Families hold funerals for Air India crash victims
AHMEDABAD - Grieving families were due to hold funerals in India on June 15 for their relatives who were among at least 279 killed in one of the world’s worst plane crashes in decades.
Health officials have begun handing over the first passenger bodies identified through DNA testing, delivering them in white coffins in the western city of Ahmedabad.
“My heart is very heavy, how do we give the bodies to the families?” said Mr Tushar Leuva, an NGO worker who has been helping with the recovery efforts.
There was just one survivor out of 242 passengers and crew on board the Air India jet when it crashed Thursday into a residential area of Ahmedabad, killing at least 38 people on the ground.
“How will they react when they open the gate? But we’ll have to do it,” Mr Leuva told AFP at the mortuary on June 14.

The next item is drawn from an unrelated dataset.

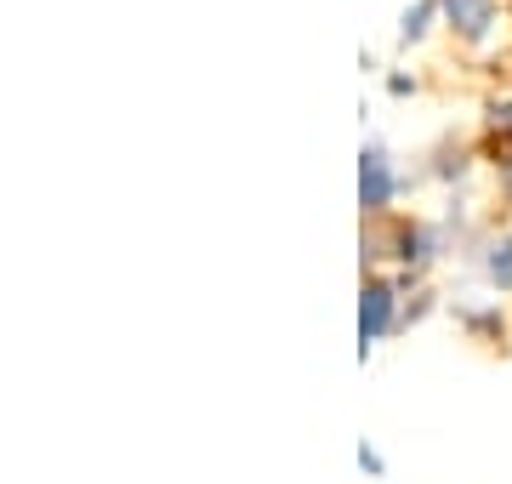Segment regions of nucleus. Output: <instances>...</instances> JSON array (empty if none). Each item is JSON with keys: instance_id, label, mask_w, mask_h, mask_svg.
<instances>
[{"instance_id": "4", "label": "nucleus", "mask_w": 512, "mask_h": 484, "mask_svg": "<svg viewBox=\"0 0 512 484\" xmlns=\"http://www.w3.org/2000/svg\"><path fill=\"white\" fill-rule=\"evenodd\" d=\"M399 251H393V257L404 262V268H410V274H421V268H433V262H439V251H444V234L439 228H427V223H404L399 228Z\"/></svg>"}, {"instance_id": "2", "label": "nucleus", "mask_w": 512, "mask_h": 484, "mask_svg": "<svg viewBox=\"0 0 512 484\" xmlns=\"http://www.w3.org/2000/svg\"><path fill=\"white\" fill-rule=\"evenodd\" d=\"M393 319H399V291L387 280H365V291H359V354H370L393 331Z\"/></svg>"}, {"instance_id": "3", "label": "nucleus", "mask_w": 512, "mask_h": 484, "mask_svg": "<svg viewBox=\"0 0 512 484\" xmlns=\"http://www.w3.org/2000/svg\"><path fill=\"white\" fill-rule=\"evenodd\" d=\"M439 12H444V23H450V35H461V40H490V29H495V0H439Z\"/></svg>"}, {"instance_id": "5", "label": "nucleus", "mask_w": 512, "mask_h": 484, "mask_svg": "<svg viewBox=\"0 0 512 484\" xmlns=\"http://www.w3.org/2000/svg\"><path fill=\"white\" fill-rule=\"evenodd\" d=\"M484 280L512 297V234H501V240L484 245Z\"/></svg>"}, {"instance_id": "1", "label": "nucleus", "mask_w": 512, "mask_h": 484, "mask_svg": "<svg viewBox=\"0 0 512 484\" xmlns=\"http://www.w3.org/2000/svg\"><path fill=\"white\" fill-rule=\"evenodd\" d=\"M399 194V171H393V154L382 143H365L359 154V205H365V217H382L387 205Z\"/></svg>"}, {"instance_id": "7", "label": "nucleus", "mask_w": 512, "mask_h": 484, "mask_svg": "<svg viewBox=\"0 0 512 484\" xmlns=\"http://www.w3.org/2000/svg\"><path fill=\"white\" fill-rule=\"evenodd\" d=\"M353 462H359V473H370V479H382V473H387V462H382V450H376V445H359V450H353Z\"/></svg>"}, {"instance_id": "8", "label": "nucleus", "mask_w": 512, "mask_h": 484, "mask_svg": "<svg viewBox=\"0 0 512 484\" xmlns=\"http://www.w3.org/2000/svg\"><path fill=\"white\" fill-rule=\"evenodd\" d=\"M490 131H495V137H501V131L512 137V103H495V109H490Z\"/></svg>"}, {"instance_id": "6", "label": "nucleus", "mask_w": 512, "mask_h": 484, "mask_svg": "<svg viewBox=\"0 0 512 484\" xmlns=\"http://www.w3.org/2000/svg\"><path fill=\"white\" fill-rule=\"evenodd\" d=\"M433 18H444L439 12V0H416V6H404V18H399V40L404 46H416L421 35H427V23Z\"/></svg>"}]
</instances>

One victim’s relative who did not want to be named told AFP they had been instructed not to open the coffin when they receive it.
Witnesses reported seeing badly burnt bodies and scattered remains.
The Boeing 787-8 Dreamliner erupted into a fireball when it went down moments after takeoff, smashing into buildings used by medical staff.
Mourning relatives have been providing DNA samples to be matched with passengers, with 31 identified as of the morning of June 15.
“This is a meticulous and slow process, so it has to be done meticulously only,” Dr Rajnish Patel, a doctor at Ahmedabad’s civil hospital, said late on June 14.
The majority of those injured on the ground have been discharged, he added, with one or two remaining in critical care.